▶ PASSAGE SHOWN

Chlorination Products

• not very useful synthetically
• usually multiple products
  e.g., CH4 --> CH3Cl --> CH2Cl2 --> CHCl3 --> CCl4

Chlorination Mechanism

• radical chain mechanism
  (like polymerization)
• initiation (generation of radicals)
• propagation (reaction of radicals)
  products are generated in these steps
  net reaction is the sum of these steps
• termination (loss of radicals)

Chlorination Mechanism

• Initiation:
  Cl-Cl + hv ----> 2 Cl·
• Propagation:
  Cl· + CH4 ----> CH3· + H-Cl
  CH3· + Cl-Cl ----> CH3-Cl + Cl·
  (repeat the propagation steps)
• Termination:
  e.g., 2 CH3· ---> CH3CH3 (minor product)

Alcohols to Alkyl Halides

• R-OH + HX ----> R-X + H2O
  works best for 3° alcohols
• 1° and 2° alcohols converted by:
  R-OH --(SOCl2)--> R-Cl
  R-OH --(PBr3)--> R-Br

Grignard Reagents

• R-X + Mg ----> R-Mg-X
• works for almost all R groups
• works for X = Cl, Br, I
• makes a nucleophilic C
• reacts with electrophiles
• RMgX + H2O ----> RH
  (many more reactions later)
  

Nucleophilic Substitution

• R-X + Nu:- ----> R-Nu + X:-
• replacement of X- (a leaving group)
• X- often halide
• wide variety of nucleophiles
• very versatile synthetic reaction

Recognizing Nucleophiles

• must have a pair of electrons
• often have a negative charge
• often are basic
• larger halides are better nucleophiles
• I- > Br- > Cl- > F-

The SN2 Mechanism

• concerted (single step)
• involves backside attack
  (simultaneous bond-making and bond-breaking)

SN2 Mechanism - Evidence

• reaction rate proportional to concentration of both reactants
  Rate = k [RX] [Nu]
• kinetics are second-order
• mechanism is bimolecular

SN2 Mechanism - Evidence

• stereochemistry is inverted
• indicates backside attack

SN2 Mechanism - R Groups

• bulky R groups react much slower
• reactivity order in SN2:
  CH3 > 1° > 2° > 3°
• steric hindrance to attack by the nucleophile slows the rate
  n-Bu > i-Bu > s-Bu > t-Bu

SN2 Mechanism - X Groups

• larger leaving groups react faster
  I- > Br- > Cl- >> F-
• poor leaving groups
  (unstable anions, strong bases)

▶ STORED DATA
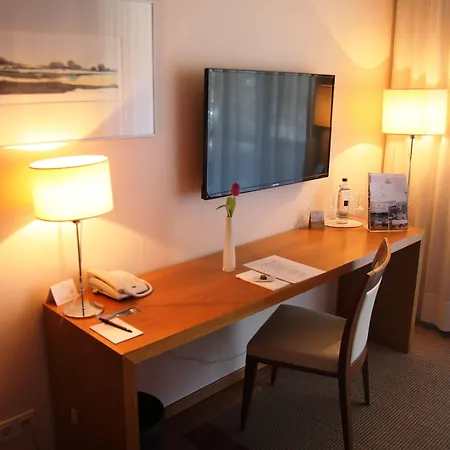 Seehotel Leoni-3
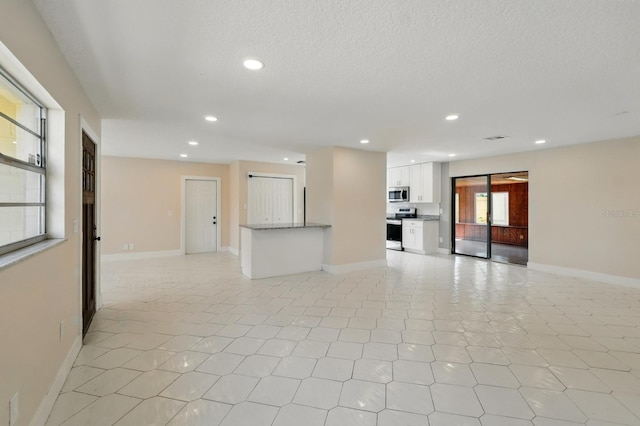4630 Ligustrum Way, Orlando, FL 32839 - photo 11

▶ THE PROBLEM
In the chemistry notes above, repeat word for word the part from "Recognizing Nucleophiles" to "bond-making and bond-breaking)".

▶ REPLY TO THE TASK
Recognizing Nucleophiles

• must have a pair of electrons
• often have a negative charge
• often are basic
• larger halides are better nucleophiles
• I- > Br- > Cl- > F-

The SN2 Mechanism

• concerted (single step)
• involves backside attack
  (simultaneous bond-making and bond-breaking)